To overcome these interpretative limits, the paper has suggested a different approach to space: a
“cognitive approach” focuses on the ability of local actors to manage information in order to
identify and solve problems, or, more precisely in the economic sphere, to transform information
and inventions into innovation and productivity increases through cooperative or market
interactions. In such an approach, space becomes real territory, a relational space where functional
and hierarchical, economic and social interactions take place and are embedded into geographical
space.
For all three categories of spatial spillovers, a cognitive approach helps in identifying the ways in
which agents perceive economic reality, are receptive to external stimuli, can react creatively, are
able to co-operate and work in a synergic way. The identification of these additional elements can
explain part of the non-regularities that are generally found out in the empirical analyses. Growth
spillovers effects at regional level highly depend on regional receptivity, defined as the capacity of a
region to extract the highest benefit from access to information, knowledge, services and other
places in general.
The empirical part of the paper presents a regional growth model in which growth spillovers and the
territorialized conditions under which spillovers occur. The regional growth model is estimated on.

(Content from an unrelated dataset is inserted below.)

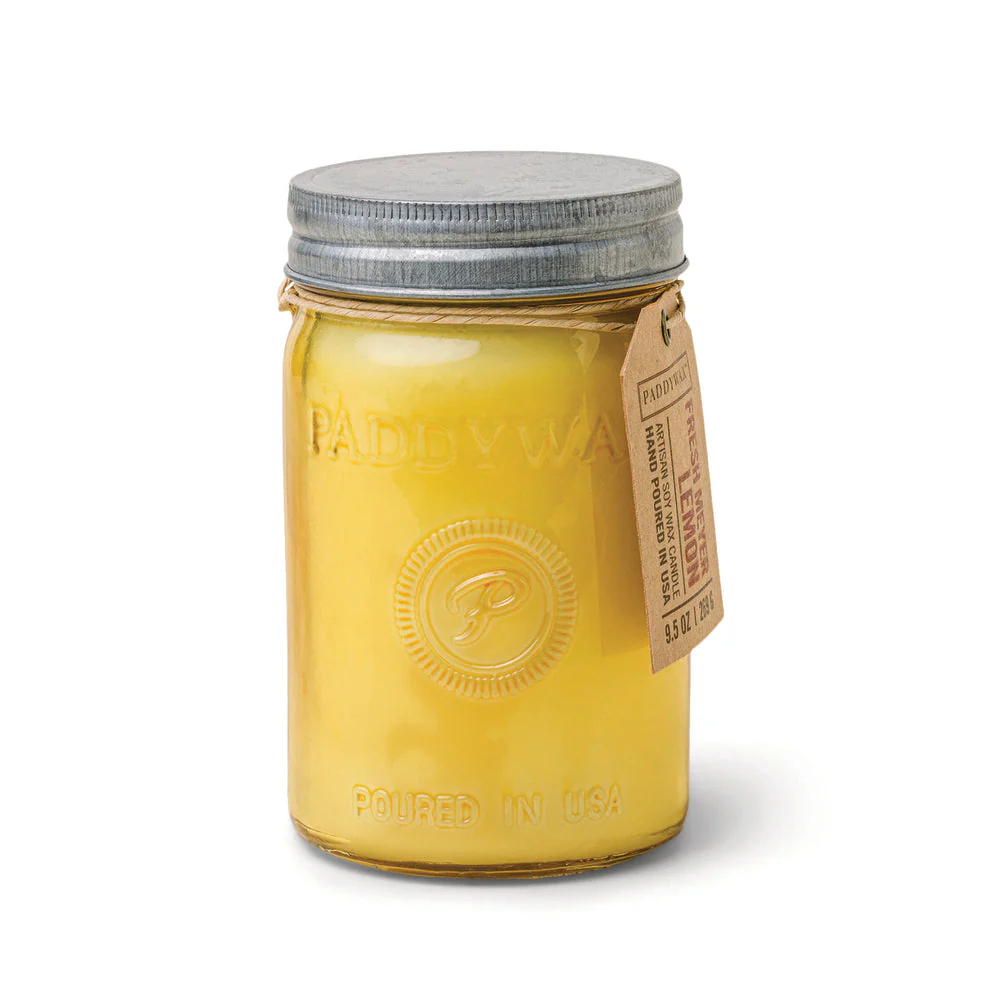A yellow Paddywax candle is shown in a glass jar with a metal lid. The tag identifies it as a Fresh Meyer Lemon artisan soy wax candle, hand-poured in the USA.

The role of regional growth spillovers and their territorial dimension on regional competitiveness is
highlighted in an empirical growth model on all 259 NUTS 2 regions of the 27 member countries; a
tendency of a diffused development in the Western part of Europe and of an even more decisive
diffused development in Eastern countries is the first main result. Taking the settlement structure
into account changes an expected outcome of growth spillovers, i.e. spatial proximity does not
solely explain the magnitude of growth spillovers effects; their magnitude can be very strong also in
peripheral areas of Europe, depending on the receptivity of each region to growth opportunities.
These results have normative implications. Regional development policies may try to address local
competitiveness, but a specific focus is also required in order to strengthen receptivity and
attractiveness; the latter have to interpreted in a modern way, by reinforcing all cognitive processes
combining existing but dispersed know-how, interpretations of market needs and allowing exchange
of experiences and co-operation, supporting work together under conditions of uncertainty, and coopting of ideas that often develop in clusters of small and medium-sized enterprises or in highly
creative environments like cities. A combination of institutions, rules, practices, producers,
researchers and policy makers that make a certain creativity and innovation possible is the best
recipe to increase receptivity and make the best use of external growth opportunities.